James Pierre, Florida Atlantic (RAS)

Tall and lanky, Pierre lacked the ball skills that you really want in a top prospect, and he’s a difficult one to slot schematically. Possibly a safety convert.

Javaris Davis, Auburn (RAS)

Smaller but with good speed on tape. His lack of explosiveness can show up when faced off against larger receivers, though.

Javelin Guidry, Utah (RAS)

A pure nickelback with starter upside, Guidry is thickly built for his smaller frame and can hit when it’s called for.

John Reid, Penn State (RAS)

When studying John Reid, I was surprised to see he was as tall as 5’10” and as heavy as 181 pounds. He looks and plays smaller.

Kindle Vildor, Georgia Southern (RAS)

Small school player with good ball skills who could launch himself into the discussion for early day three with a good Combine showing.

L’Jarius Sneed, Louisiana Tech (RAS)

Versatile defensive back who offers special teams upside, Sneed is one of the better tacklers in this draft class.

Lavert Hill, Michigan (RAS)

Taller than you’d expect given his lack of length, Hill is a good man corner that reminds me of a kind of anti-Nevin Lawson with how he uses his eyes.

Myles Bryant, Washington (RAS)

You don’t usually convert smaller corners to safety, but I like the idea of Bryant playing a more physical nickel role if he can beef up a little bit. He hits.

Noah Igbinoghene, Auburn (RAS)

Scouts that don’t fall in love with his speed are going to love his work ethic. He needs to work on his physicality and tackling.

Reggie Robinson II, Tulsa (RAS)

Lengthy man corner with better agility than you’d expect at his size. Not very fast, which can get him into trouble.

Shyheim Carter, Alabama (RAS)

More a nickel safety than a corner, Carter would be a fun fix in this defense long-term if Tavon Wilson isn’t brought back.

Stantley Thomas-Oliver, Florida International (RAS)

Fun player from a program without much of a national spotlight, STO didn’t have much production for FIU and may be a bit of a project.

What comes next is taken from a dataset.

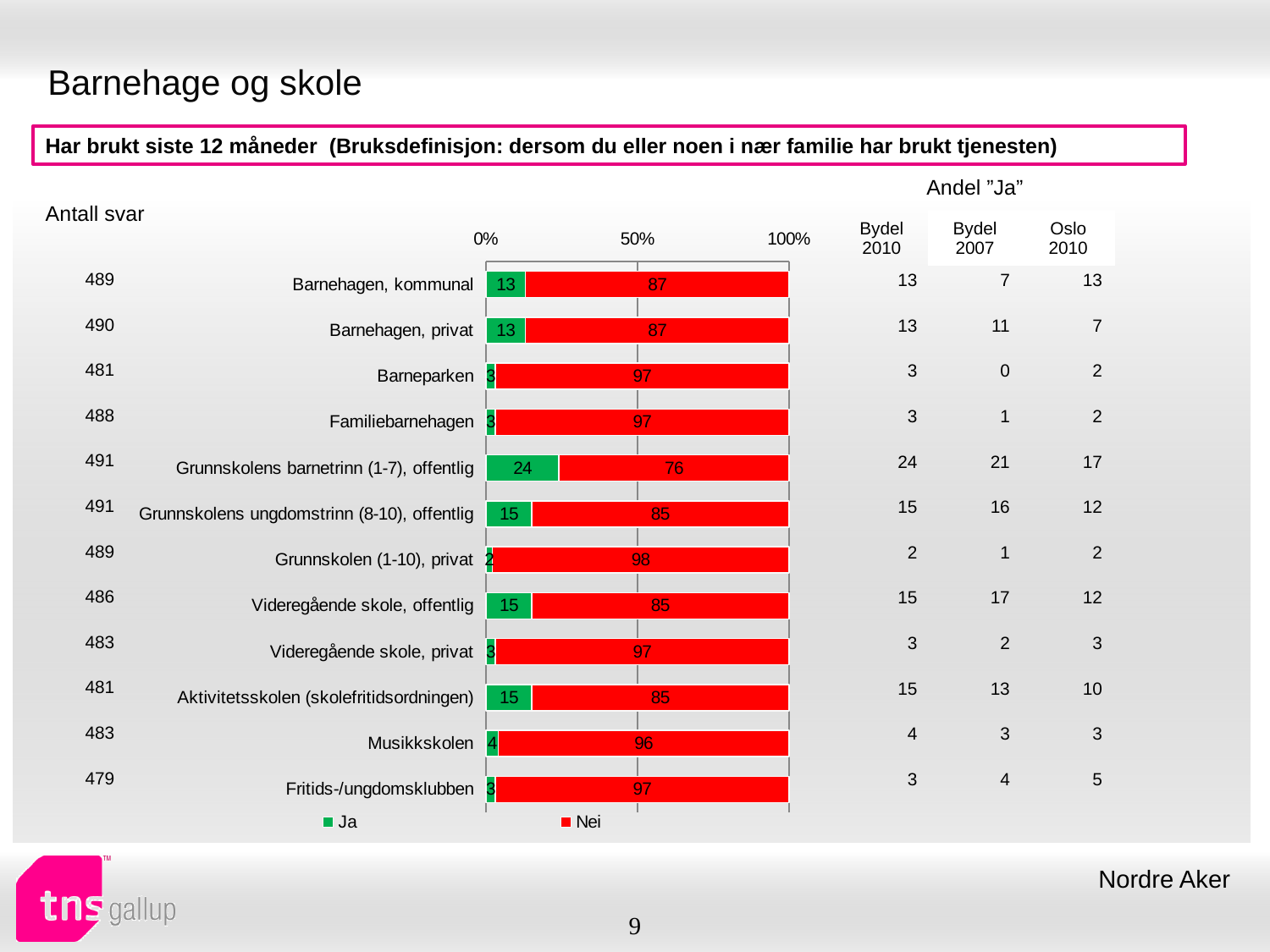
How many series does the legend list? 2 What is the "Ja" value for Musikkskolen? 4 What is the difference between the "Ja" values for Grunnskolens barnetrinn (1-7), offentlig and Videregående skole, offentlig? 9 Which category has the lowest "Ja" value? Grunnskolen (1-10), privat Which has a larger "Ja" value, Barnehagen, kommunal or Musikkskolen? Barnehagen, kommunal What kind of chart is shown on the slide? Stacked bar chart Is the "Nei" value for Aktivitetsskolen (skolefritidsordningen) greater or less than 50%? greater Which category has the highest "Ja" value? Grunnskolens barnetrinn (1-7), offentlig What is the "Nei" value for Barnehagen, kommunal? 87 How many categories are shown in the bar chart? 12 What is the "Nei" value for Grunnskolen (1-10), privat? 98 What is the "Ja" value for Grunnskolens barnetrinn (1-7), offentlig? 24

Thakarius Keyes, Tulane (RAS)

Expected to measure very well, Keyes is a bit of a sleeper in this class.

Trajan Bandy, Miami (RAS)

Small and quick, but not lengthy, fast, nor explosive. Feel like he’ll struggle unless he lands on a team with an excellent pass rush.

Trevon Diggs, Alabama (RAS)

Not sure how Diggs fits in this defense, but the injuries are a bigger deal than his fit or athleticism.

Troy Pride Jr., Notre Dame (RAS)

Funny player because his negatives aren’t super bad and his positives aren’t super good, but he’s still kind of above average somehow.